Fases del aterrizaje del ‘Perseverance’ en Marte
–
NASA
Experiencias y pandemias
Sin embargo, el ‘Perseverance’ cuenta con algo que no tenían sus predecesores: más experiencia que nunca. Todo lo aprendido con los anteriores rover se aprovechará para este nuevo hito. «Ningún aterrizaje en Marte está garantizado, pero nos hemos estado preparando una década para poner las ruedas de este rover en la superficie de Marte y ponernos manos a la obra», afirmaba Jennifer Trosper, subdirectora de proyectos de la misión en JPL. Sin embargo, los ponentes resaltaban que sí que había habido una cuestión con la que nadie contó al principio.

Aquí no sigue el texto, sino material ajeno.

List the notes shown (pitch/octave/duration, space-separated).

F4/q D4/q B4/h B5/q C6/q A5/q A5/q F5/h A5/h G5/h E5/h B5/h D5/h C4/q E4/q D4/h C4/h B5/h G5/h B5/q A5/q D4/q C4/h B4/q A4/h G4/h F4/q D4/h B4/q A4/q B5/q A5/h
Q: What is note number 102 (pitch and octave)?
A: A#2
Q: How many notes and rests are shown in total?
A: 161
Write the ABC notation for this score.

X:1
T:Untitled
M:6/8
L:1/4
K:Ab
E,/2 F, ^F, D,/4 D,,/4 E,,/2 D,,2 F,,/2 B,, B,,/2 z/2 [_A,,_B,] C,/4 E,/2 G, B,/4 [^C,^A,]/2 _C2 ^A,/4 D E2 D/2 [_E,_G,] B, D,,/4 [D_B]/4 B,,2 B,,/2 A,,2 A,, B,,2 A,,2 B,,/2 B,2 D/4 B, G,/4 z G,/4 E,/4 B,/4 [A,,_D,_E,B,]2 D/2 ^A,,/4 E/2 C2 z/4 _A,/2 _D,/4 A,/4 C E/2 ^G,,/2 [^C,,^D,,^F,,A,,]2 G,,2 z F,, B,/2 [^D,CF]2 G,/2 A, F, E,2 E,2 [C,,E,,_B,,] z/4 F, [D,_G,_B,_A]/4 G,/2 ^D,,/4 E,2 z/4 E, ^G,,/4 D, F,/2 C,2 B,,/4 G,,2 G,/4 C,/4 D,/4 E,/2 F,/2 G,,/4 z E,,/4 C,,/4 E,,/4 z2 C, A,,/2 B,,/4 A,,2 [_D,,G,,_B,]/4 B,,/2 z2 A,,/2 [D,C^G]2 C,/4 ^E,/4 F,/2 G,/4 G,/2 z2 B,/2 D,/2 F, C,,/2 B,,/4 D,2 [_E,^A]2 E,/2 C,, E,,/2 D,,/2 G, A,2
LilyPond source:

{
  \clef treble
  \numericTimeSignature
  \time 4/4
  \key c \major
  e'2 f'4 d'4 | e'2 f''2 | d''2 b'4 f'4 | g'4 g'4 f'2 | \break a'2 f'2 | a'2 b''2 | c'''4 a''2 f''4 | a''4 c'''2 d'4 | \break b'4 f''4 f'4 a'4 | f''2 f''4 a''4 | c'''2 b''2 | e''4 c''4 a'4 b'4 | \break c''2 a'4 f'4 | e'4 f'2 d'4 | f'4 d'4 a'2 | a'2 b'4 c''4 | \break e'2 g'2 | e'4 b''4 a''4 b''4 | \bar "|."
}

Una pandemia. «Es cierto que la crisis por el covid-19 nos ha obligado a trabajar de forma diferente a lo que estábamos acostumbrados, pero el equipo ha hecho un enorme esfuerzo y esperamos que todo salga a la perfección», apuntaba Wallace.
«Esto no es el final de la misión, tan solo es el principio», aseveraba por su parte Trosper, que explicaba que unas horas después del aterrizaje, si todo va bien, llegarían las primeras imágenes desde el ‘Perseverance’ en su nuevo hogar, donde intentará encontrar restos de antigua vida. Pero, ¿y si no encuentra nada? La directora de la División de Ciencias Planetarias de las Misiones Científicas de la NASA, Lori Glazer, sentenciaba: «Eso no significa que no haya huellas de vida en otros sitios de Marte, o incluso en otros planetas, por lo que tendremos que trabajar más duro aún para encontrarlos. Y, en el caso de que confirmemos este punto, todavía el planeta rojo nos puede dar muchas claves sobre los orígenes del universo y sobre nosotros mismos». Se acercan tiempos interesantes, sin duda.